Using threading, C++ extensions, and finer-tuned GIL control, we were able to reduce memory usage by >50%, CPU usage by ~20%, threads and processes by ~70%, and I/O traffic by 100%.

We had landed on a safer, simpler, and faster alternative to the ``ProcessPool`` threading model. Thanks to our ``ThreadPool`` implementation that pushed CPU-intensive tasks to C functions and released the GIL to the next Python thread, we gained significant performance with very little new code. All thanks to one second that we just couldn’t suffer.

Takeaways

For our Python-coding readers

• Remember, Python is slow. This is why so many Python extensions are not written in Python. When you need to run CPU-intensive operations, look for better approaches. 
• Learn about the GIL. Even if it ends up being optional in the future. Once you understand its role, advantages, and disadvantages, you will understand why many things are the way they are in the Python ecosystem.

General Lessons

• Allow annoying code to motivate you to dig deeper. When you have the access and opportunity to go further down the stack, good things can happen. In this case, we ended up with a better application that used fewer resources and is easier to manage. Also, running a single test was fast.
• Learn the internals of the technology you use. Doing so makes it easier to search for and find better solutions. In our case, understanding the GIL and language interoperability was key to determining a new approach using extensions. Honing your craft can also provide more insights for testing and monitoring. 
• Don’t assume that something that has been working for years is the best solution. Revisit your assumptions often. Hardware improves, languages and patterns evolve, and software requirements change quickly with increased product usage.
• You are not special. Research what other people are doing in similar situations.

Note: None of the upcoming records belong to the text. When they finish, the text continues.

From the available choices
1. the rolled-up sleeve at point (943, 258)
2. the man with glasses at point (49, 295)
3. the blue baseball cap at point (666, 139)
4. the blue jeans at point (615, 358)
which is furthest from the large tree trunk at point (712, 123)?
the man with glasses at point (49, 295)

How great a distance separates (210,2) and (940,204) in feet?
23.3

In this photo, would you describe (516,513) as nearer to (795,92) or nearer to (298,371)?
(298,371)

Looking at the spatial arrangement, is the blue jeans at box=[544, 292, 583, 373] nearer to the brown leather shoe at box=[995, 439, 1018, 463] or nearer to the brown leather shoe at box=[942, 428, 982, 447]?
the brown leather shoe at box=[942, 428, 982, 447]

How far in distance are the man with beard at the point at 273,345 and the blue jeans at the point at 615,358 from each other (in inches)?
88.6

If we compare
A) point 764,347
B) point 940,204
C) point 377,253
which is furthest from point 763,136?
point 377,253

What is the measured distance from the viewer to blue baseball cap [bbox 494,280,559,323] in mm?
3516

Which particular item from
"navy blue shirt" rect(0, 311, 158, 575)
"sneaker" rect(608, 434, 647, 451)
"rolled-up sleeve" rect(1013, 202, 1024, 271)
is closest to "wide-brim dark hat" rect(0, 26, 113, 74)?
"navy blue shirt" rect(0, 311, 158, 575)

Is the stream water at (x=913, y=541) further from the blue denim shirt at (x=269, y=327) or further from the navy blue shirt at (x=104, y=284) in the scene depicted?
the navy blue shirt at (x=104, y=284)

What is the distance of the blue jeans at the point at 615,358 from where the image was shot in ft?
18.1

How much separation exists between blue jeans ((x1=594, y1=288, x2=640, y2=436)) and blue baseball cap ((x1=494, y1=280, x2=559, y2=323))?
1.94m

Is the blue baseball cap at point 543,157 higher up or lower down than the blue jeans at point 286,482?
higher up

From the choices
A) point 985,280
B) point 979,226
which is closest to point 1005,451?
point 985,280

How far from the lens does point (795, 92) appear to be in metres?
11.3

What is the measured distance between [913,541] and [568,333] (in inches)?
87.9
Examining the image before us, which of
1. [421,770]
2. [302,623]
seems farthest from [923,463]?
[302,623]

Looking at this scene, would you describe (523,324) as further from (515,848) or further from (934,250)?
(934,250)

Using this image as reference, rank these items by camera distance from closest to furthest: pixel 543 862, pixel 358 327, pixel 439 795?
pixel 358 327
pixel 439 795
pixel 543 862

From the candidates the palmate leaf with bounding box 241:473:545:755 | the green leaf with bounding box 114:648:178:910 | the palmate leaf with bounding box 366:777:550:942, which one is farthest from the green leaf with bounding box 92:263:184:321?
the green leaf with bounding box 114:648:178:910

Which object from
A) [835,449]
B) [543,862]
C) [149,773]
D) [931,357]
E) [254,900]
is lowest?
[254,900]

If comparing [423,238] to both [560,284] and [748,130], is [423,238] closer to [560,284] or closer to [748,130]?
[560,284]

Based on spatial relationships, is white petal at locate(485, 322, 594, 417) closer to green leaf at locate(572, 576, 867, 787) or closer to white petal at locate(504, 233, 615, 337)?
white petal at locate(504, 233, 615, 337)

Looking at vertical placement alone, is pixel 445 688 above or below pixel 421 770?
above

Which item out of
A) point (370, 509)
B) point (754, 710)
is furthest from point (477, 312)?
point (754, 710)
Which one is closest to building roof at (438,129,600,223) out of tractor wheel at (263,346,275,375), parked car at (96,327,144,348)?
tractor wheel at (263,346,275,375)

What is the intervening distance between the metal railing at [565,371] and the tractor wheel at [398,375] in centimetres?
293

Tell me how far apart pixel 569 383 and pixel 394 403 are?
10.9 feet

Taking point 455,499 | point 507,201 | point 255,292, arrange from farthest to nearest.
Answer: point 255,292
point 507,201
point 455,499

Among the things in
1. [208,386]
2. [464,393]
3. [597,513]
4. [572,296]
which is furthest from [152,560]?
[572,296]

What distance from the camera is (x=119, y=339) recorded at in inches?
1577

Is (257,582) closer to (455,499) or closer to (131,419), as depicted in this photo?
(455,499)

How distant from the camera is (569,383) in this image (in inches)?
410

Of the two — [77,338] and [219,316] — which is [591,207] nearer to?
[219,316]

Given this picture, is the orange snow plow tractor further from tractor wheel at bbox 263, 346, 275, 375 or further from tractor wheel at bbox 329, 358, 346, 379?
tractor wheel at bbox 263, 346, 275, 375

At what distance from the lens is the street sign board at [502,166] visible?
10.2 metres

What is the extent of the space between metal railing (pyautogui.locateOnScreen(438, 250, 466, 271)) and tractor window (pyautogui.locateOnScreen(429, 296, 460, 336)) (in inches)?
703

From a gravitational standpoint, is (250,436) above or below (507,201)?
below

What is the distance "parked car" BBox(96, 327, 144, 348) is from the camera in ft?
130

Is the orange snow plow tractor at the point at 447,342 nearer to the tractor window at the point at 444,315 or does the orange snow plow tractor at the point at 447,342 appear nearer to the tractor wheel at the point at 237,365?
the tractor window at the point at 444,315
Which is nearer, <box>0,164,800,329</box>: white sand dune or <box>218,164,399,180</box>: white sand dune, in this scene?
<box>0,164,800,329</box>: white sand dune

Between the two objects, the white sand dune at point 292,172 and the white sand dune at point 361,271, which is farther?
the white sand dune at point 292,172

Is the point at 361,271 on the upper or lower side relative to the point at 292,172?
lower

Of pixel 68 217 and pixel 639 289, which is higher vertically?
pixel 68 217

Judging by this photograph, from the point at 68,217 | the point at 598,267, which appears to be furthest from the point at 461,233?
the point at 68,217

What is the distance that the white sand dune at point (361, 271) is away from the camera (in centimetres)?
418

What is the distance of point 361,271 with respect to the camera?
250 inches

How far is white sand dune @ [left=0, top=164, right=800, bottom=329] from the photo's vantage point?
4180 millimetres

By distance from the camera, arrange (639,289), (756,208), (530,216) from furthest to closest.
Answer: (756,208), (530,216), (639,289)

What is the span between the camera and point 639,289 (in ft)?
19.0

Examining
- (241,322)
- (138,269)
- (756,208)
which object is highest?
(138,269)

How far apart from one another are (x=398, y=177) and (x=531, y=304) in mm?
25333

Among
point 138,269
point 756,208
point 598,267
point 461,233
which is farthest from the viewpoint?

In many cases, a better solution is hiding in plain sight.
• Working code trumps theories and opinions. Yes, we found an opportunity here to optimize working code, and we did it. It’s easy to theorize about areas for improvement or redesign, but as your stack and platform become more complex and your user base grows, changes get riskier. Sometimes, some simple testing code, or additional debug statements, can help you gather the data needed for debating design decisions, gaining consensus, and deploying improved software.